___ Supplied material

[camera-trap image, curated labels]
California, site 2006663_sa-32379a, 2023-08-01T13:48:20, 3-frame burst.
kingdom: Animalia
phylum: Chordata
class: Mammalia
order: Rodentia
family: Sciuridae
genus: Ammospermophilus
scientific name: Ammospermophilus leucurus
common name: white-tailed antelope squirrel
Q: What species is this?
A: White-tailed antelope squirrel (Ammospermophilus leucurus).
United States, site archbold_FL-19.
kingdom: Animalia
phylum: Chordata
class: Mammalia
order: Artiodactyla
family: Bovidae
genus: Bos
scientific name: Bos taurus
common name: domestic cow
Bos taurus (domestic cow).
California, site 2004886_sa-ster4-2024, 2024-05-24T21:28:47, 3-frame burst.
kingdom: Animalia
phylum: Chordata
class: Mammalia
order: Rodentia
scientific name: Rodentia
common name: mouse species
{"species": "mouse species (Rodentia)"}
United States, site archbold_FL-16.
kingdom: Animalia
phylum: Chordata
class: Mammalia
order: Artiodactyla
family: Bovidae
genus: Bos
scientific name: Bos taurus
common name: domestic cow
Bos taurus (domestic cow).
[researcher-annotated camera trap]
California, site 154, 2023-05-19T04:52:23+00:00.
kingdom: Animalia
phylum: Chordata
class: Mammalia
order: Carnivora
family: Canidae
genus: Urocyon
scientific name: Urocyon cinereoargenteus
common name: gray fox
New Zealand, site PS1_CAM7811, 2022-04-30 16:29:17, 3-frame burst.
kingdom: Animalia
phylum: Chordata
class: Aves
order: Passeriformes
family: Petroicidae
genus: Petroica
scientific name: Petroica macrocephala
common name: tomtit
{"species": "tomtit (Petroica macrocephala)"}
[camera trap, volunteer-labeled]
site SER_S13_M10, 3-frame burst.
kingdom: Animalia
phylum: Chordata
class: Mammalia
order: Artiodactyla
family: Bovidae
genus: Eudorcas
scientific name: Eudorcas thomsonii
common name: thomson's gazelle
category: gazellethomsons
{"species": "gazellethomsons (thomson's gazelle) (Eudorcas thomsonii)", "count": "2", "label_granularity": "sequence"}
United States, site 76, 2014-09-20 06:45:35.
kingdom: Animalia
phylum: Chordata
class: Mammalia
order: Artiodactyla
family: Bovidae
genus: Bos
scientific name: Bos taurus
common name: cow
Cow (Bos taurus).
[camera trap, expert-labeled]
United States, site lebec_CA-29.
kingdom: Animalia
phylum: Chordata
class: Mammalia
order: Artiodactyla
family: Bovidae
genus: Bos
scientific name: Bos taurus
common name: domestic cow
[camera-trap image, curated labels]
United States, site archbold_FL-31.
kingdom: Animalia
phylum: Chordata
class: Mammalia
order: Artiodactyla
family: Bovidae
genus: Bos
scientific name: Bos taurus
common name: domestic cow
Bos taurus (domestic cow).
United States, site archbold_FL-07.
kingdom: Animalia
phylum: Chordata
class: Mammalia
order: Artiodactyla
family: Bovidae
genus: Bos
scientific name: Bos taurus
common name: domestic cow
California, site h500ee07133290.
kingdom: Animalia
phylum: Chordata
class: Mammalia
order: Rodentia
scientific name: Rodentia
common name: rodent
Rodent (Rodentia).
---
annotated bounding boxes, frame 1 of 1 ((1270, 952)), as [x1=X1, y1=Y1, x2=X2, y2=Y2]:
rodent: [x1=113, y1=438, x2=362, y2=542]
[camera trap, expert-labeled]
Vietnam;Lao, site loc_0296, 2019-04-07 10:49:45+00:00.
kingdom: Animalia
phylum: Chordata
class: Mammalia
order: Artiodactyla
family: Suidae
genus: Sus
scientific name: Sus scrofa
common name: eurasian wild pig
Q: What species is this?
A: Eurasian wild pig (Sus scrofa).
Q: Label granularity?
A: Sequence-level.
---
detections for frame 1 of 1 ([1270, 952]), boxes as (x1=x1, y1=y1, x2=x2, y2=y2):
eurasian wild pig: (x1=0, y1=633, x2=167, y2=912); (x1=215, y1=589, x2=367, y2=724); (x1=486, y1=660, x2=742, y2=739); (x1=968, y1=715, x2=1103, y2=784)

______

_Problem statement:_ If a line of the data holds the string "States", list it.

_Answer to this problem:_
United States, site archbold_FL-19.
United States, site archbold_FL-16.
United States, site 76, 2014-09-20 06:45:35.
United States, site lebec_CA-29.
United States, site archbold_FL-31.
United States, site archbold_FL-07.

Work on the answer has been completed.